Pineda, sadly, is dealt the worst hand, as her character is only Faye Valentine insofar as that’s her name and she shares roughly the same backstory. The nostalgia for a life she doesn’t remember that kept Faye frantically bouncing from place to place in search of belonging, the vividly realized claustrophobia of being in your own body and still not recognizing whose it is, and the vulnerability that comes with that, leaving Faye susceptible to manipulation – almost none of that is brought over into live-action. Pineda’s Faye is only a step above a comedic-relief character.
Even with an entire episode centered on a gender-bent version of the con-artist Whitney Matsumoto (Christine Dunford), who here poses as Faye’s doting mother, the series squanders its opportunity to explore Faye’s internal conflict. Cowboy Bebop could have played up the psychological horror of waking up with no grip on reality or sense of stability, and then being fed lies by a total stranger who claims to be the only person who remembers you…but instead Faye and the others get roped into a whole bunch of humorous hijinks involving Matsumoto’s husband that culminates in an utterly random plot twist for shock value.
And while we’re on the subject of characters undercut by cheap humor, I can’t not talk about Vicious (Alex Hassell).

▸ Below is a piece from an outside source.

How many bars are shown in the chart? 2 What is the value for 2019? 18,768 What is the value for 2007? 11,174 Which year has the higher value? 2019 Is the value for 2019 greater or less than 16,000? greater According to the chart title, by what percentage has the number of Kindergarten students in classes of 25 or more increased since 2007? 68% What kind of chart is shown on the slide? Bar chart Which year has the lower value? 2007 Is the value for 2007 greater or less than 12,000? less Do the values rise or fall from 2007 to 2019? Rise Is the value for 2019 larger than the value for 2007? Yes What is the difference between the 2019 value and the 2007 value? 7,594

I’ll be honest, I never liked him in the anime to begin with; he was a despicable, one-dimensional villain. But I couldn’t help but feel embarrassed on his behalf while watching the live-action Cowboy Bebop drag Vicious’ name and reputation through the mud, reducing the menacing warlord to a sniveling parody of Lucius Malfoy, with a stringy platinum-blonde wig so atrocious that if you told me it was found discarded on the set of Jupiter’s Legacy, I’d believe you.
Vicious is constantly surrounded by a whole host of other actors hamming it up as various crime-lords of the Syndicate, which might have been enjoyable in a different show; in Cowboy Bebop, it’s just weird and unnecessary. John Noble is probably the best of the bunch, playing another authoritarian father figure in the same vein as his iconic Denethor, only a little more overtly villainous. Vicious is also accompanied by Julia (Elena Satine), who in the anime remained enigmatic and invisible until the end of the series. Here, she’s a major character, which is a nice change. The final episode sets up a very interesting future for her, which as I said could turn the whole show around in season two.

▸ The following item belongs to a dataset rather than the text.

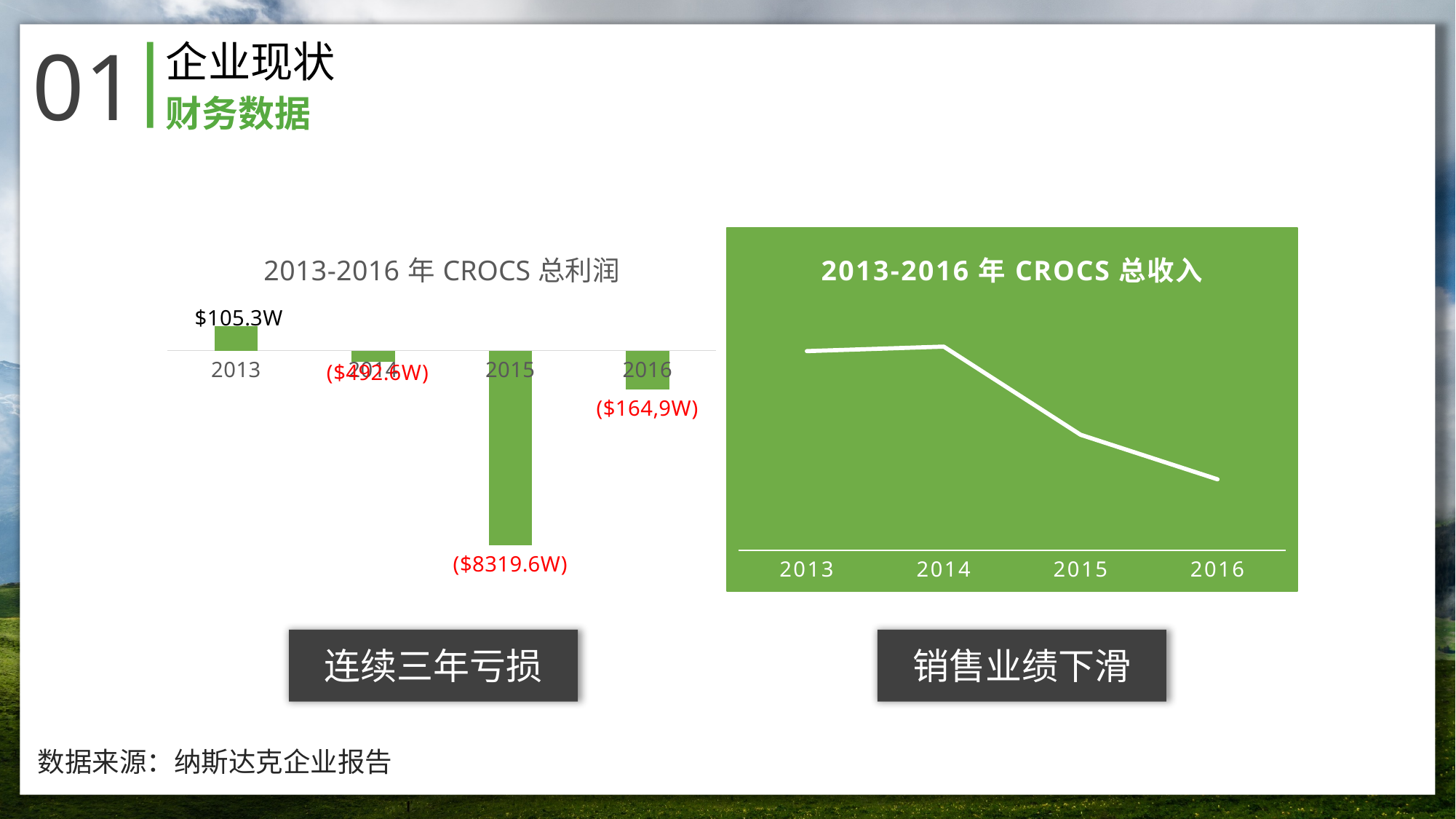
What kind of chart is the one titled 2013-2016 年 CROCS 总收入? line chart In the chart titled 2013-2016 年 CROCS 总利润, which year has the lowest value? 2015 In the chart titled 2013-2016 年 CROCS 总利润, what is the value for 2014? ($492.6W) In the chart titled 2013-2016 年 CROCS 总利润, which year has the larger value, 2014 or 2016? 2014 In the chart titled 2013-2016 年 CROCS 总利润, what is the value for 2015? ($8319.6W) In the chart titled 2013-2016 年 CROCS 总利润, what is the value for 2013? $105.3W In the chart titled 2013-2016 年 CROCS 总利润, what is the value for 2016? ($164,9W) In the chart titled 2013-2016 年 CROCS 总利润, which year has the highest value? 2013 What is the title of the chart on the right side of the slide? 2013-2016 年 CROCS 总收入 In the chart titled 2013-2016 年 CROCS 总利润, how many years are shown? 4 In the chart titled 2013-2016 年 CROCS 总收入, do the values rise or fall from 2014 to 2016? fall What kind of chart is the one titled 2013-2016 年 CROCS 总利润? bar chart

Apart from some interesting new characters, there’s also the occasional character so exquisitely redesigned – and often modernized – that at best you wish they looked like that in the anime, as I felt was particularly the case with Gren (Mason Alexander Park). Sadly, they’re all stuck in this inferior series.
Even in its best episodes, Netflix’s Cowboy Bebop falls far short of the anime on which it’s based. There’s good stuff scattered here and there, and with a lot of work this show could be something interesting down the line – but I don’t know if it will ever feel like a proper adaptation of Bebop. And as disappointing as that is, take comfort in the fact that the original anime is also streaming on Netflix, so you can skip this entirely and go straight to the source. You won’t be missing much.